Narrowing down candidate pair-wise biomarkers to identify potential two-drug combinations

Our analysis generated combination biomarkers – including genomic and transcript alterations - that act cooperatively to determine tumor sensitivity to different targeted drugs. These multiple biomarkers could guide potential drug combination therapies. Considering two drugs combination should be more relevant for clinical use, we then focused on pair-wise biomarkers that included two molecular alterations. However, still too many genes are likely to be involved in drug sensitivity. Since the genomic alterations close to the root node are genes frequently mutated in cancers, such as BRAF, which should be of better clinical potential, we then narrowed down those genomic alterations by optimally selecting the alterations associated with the first node of the tree. Furthermore, two genomic alterations for the use of combination therapies are limited by rare co-occurrence or lack of functional consequence due to genomic alterations. We further focused on pairwise biomarkers that included a frequently occurred genomic alteration as the first biomarker and a transcript alteration as the second biomarker as candidates for a two-drug combination therapy (Table S2). We annotated the candidate biomarker pairs based on several filters, including whether the gene pair was also confirmed in the independent CGP dataset, whether the two genes were both acting in the cancer core pathways and whether the two genes are known drug targets.
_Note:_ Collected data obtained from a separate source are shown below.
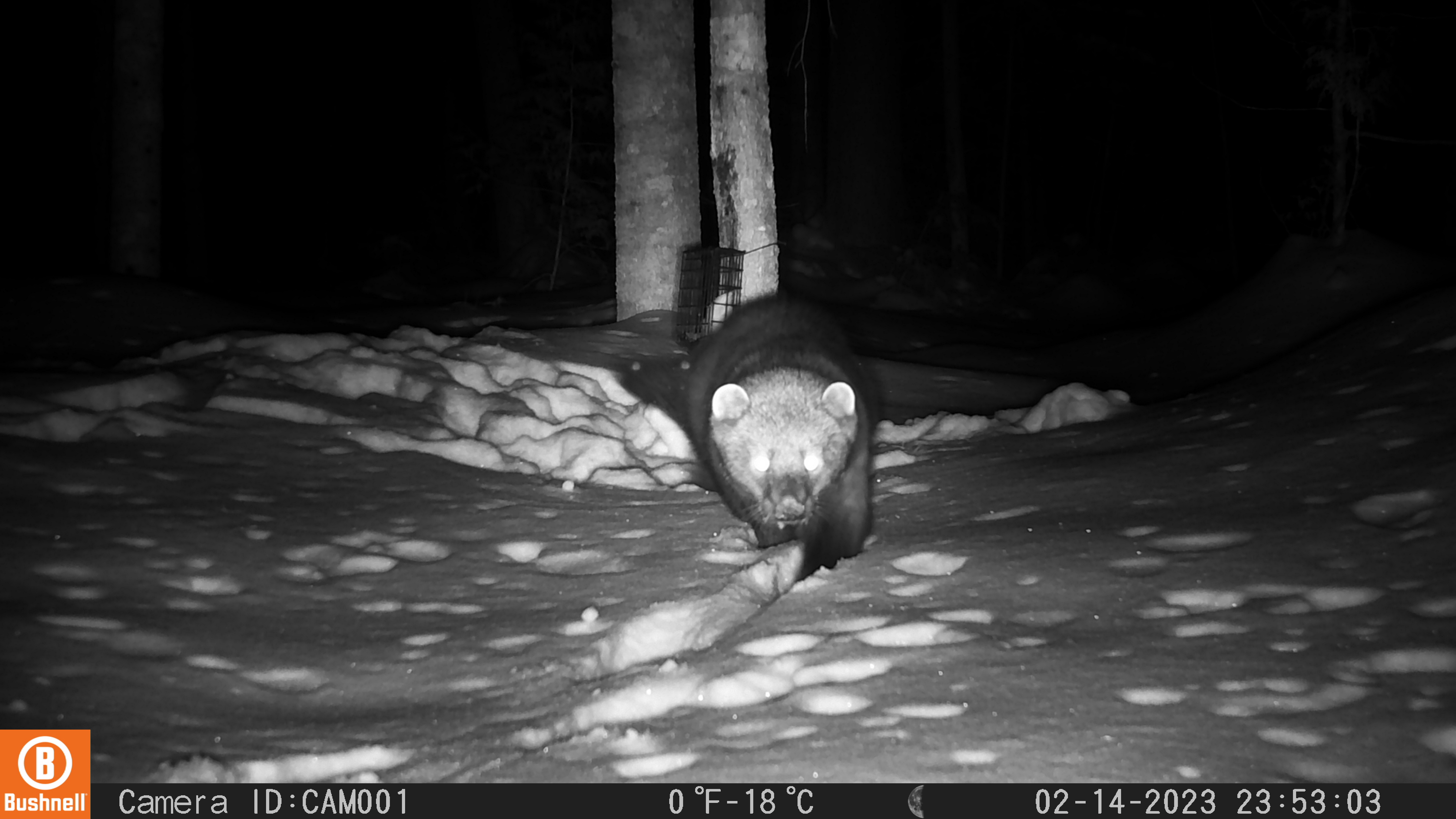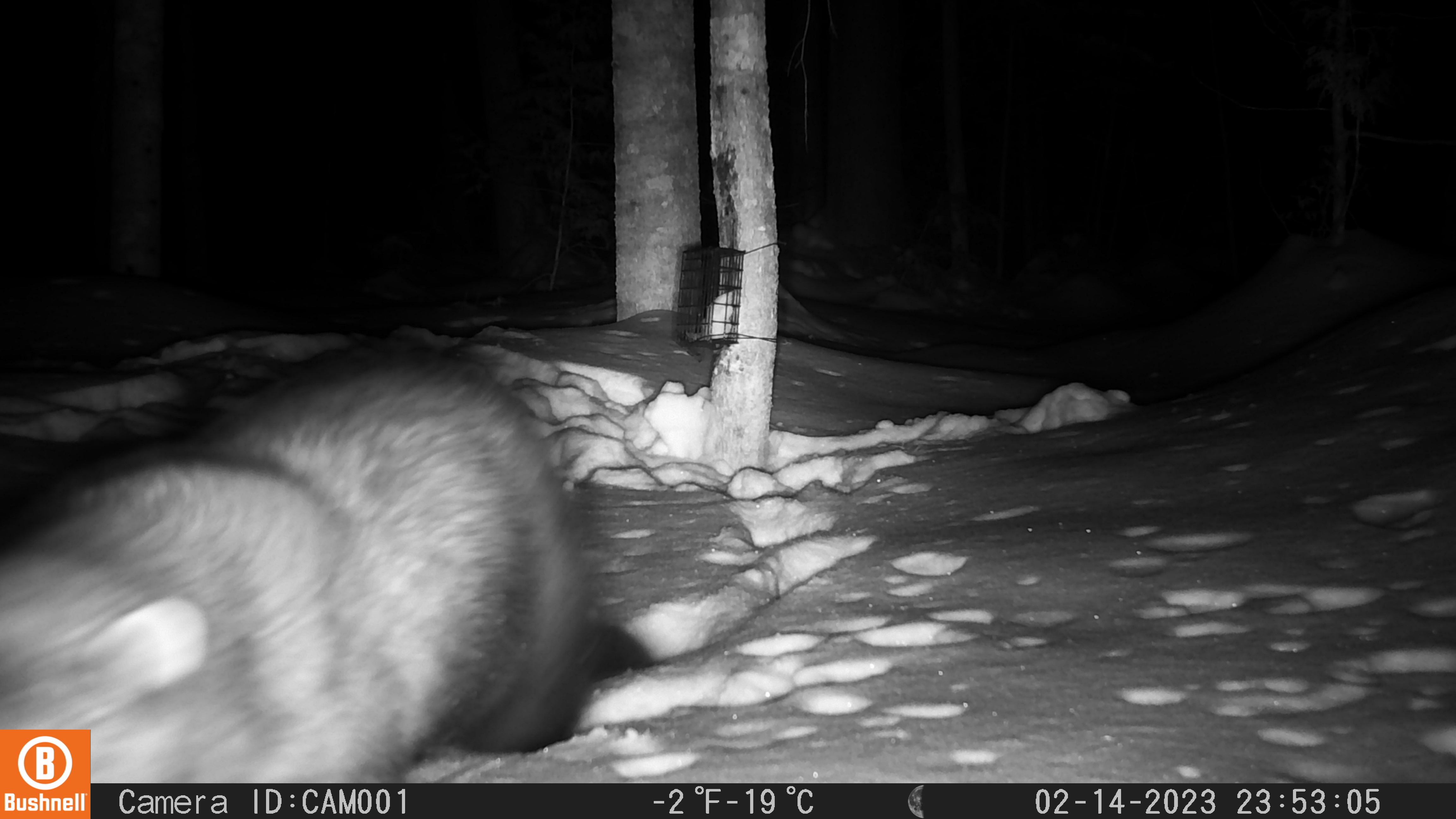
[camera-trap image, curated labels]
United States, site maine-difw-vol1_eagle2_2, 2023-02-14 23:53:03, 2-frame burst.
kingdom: Animalia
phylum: Chordata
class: Mammalia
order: Carnivora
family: Mustelidae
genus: Pekania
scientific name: Pekania pennanti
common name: fisher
Fisher (Pekania pennanti).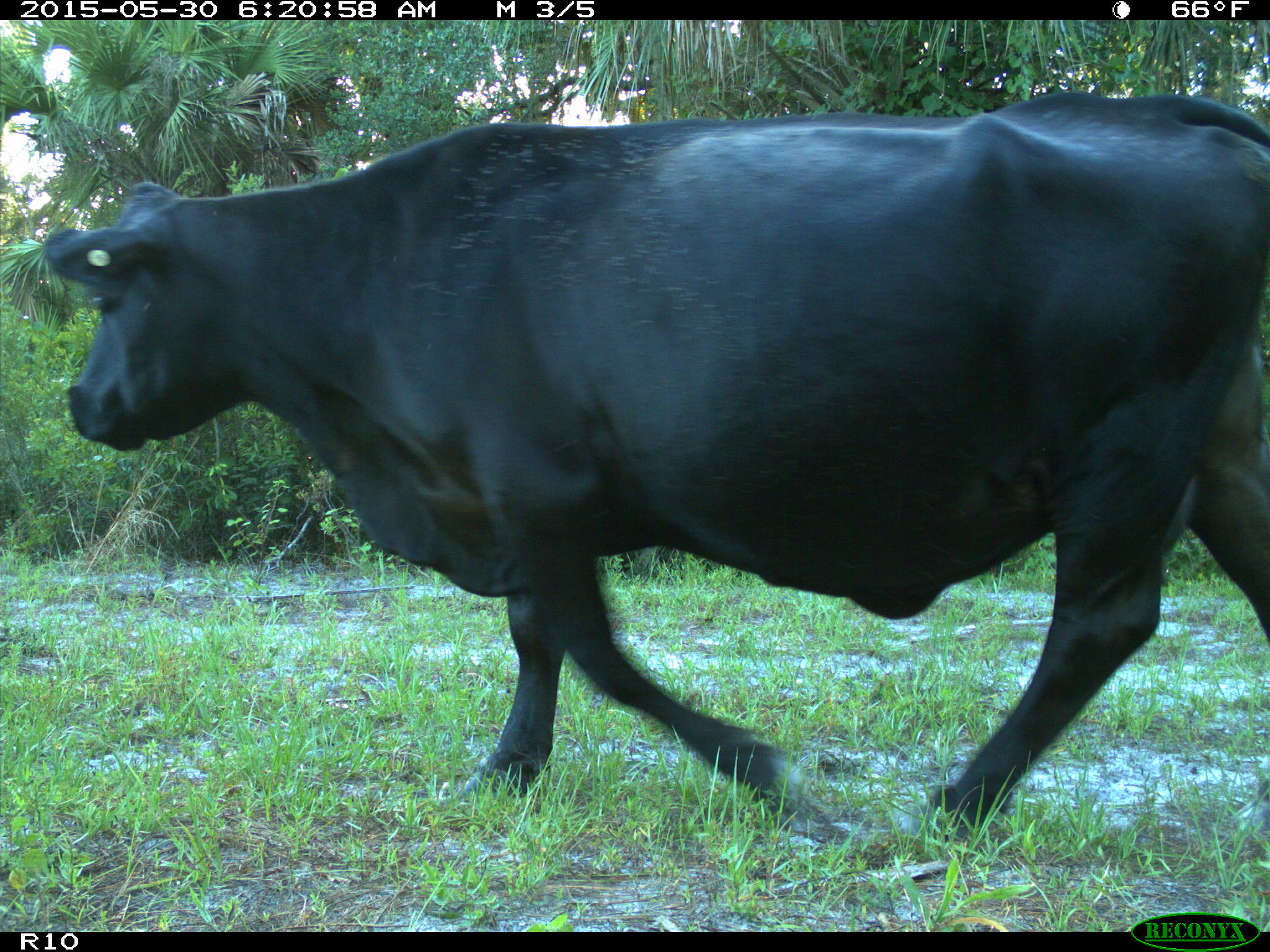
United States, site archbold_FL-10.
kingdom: Animalia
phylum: Chordata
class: Mammalia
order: Artiodactyla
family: Bovidae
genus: Bos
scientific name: Bos taurus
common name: domestic cow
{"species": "Bos taurus (domestic cow)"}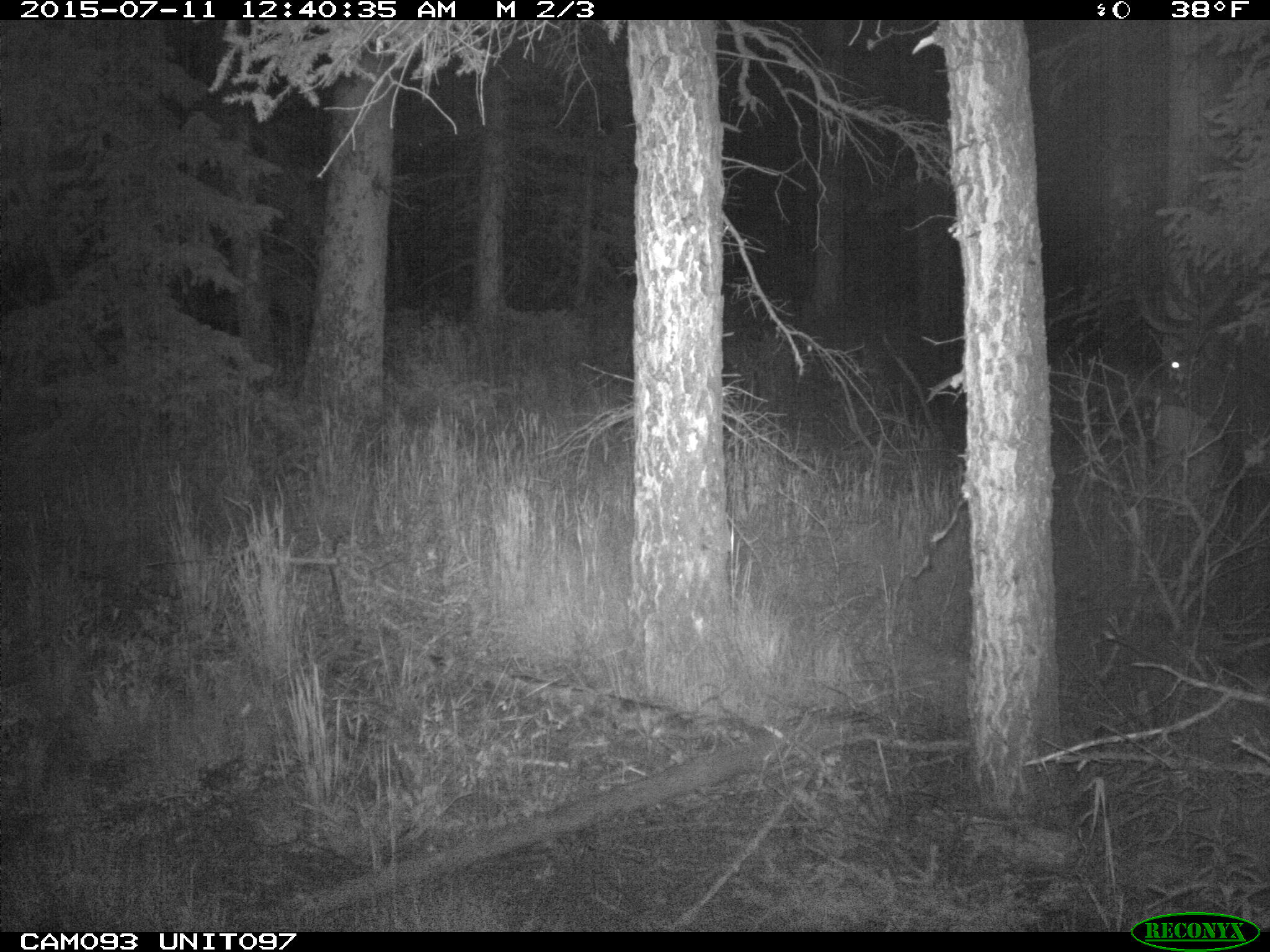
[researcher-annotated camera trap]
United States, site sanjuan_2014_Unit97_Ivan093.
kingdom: Animalia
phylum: Chordata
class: Mammalia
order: Artiodactyla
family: Cervidae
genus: Cervus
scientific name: Cervus elaphus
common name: red deer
Cervus elaphus (red deer).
Among the biomarker gene pairs (Table S2), PPP1R13L, EGFR, IL15RA, or PIM1 are acting in the cancer core pathways. Moreover, upregulated mRNA expression of them was associated with decreased sensitivity of BRAF mutant cells to BRAF inhibitors in both CCLE and CGP datasets (Fig. 2C, Fig. 3A–C). The associations between PPP1R13L, IL15RA, PIM1, or EGFR expression and drug sensitivity in BRAF mutant cell lines were observed not only in three different BRAF inhibitors (Fig. 3A–C), but also two MEK inhibitors AZD6244 and PD-0325901 (Figure. S2). Thus, decreasing the expression of PPP1R13L, IL15RA, PIM1, or EGFR could potentially restore the sensitivity of BRAF mutant cells to BRAF or MEK inhibitors in cells expressing high levels of these genes and drugs targeting them could be an auxiliary therapy for BRAF or MEK inhibitors. When using the DrugBank database to identify drugs that target these four genes, we found LY294002 to inhibit PIM1 and Gefitinib/Erlotinib to inhibit EGFR while no drugs are available to target PPP1R13L or IL15RA. Notably, a recent study by Prahallad et al.21 demonstrated that feedback activation of EGFR make BRAF mutant melanoma cells resistant to the BRAF inhibitor PLX4032. This suggests that colon cancer patients with BRAF (V600E) mutations, for whom there are currently no targeted treatment options available, might benefit from a combination therapy of BRAF and EGFR inhibitors. The above finding validated our BRAF-EGFR biomarker pair, but little is known about combination therapy targeting BRAF and PIM1.

Figure 3
figure 3

Cross-validation of cooperative biomarker pairs.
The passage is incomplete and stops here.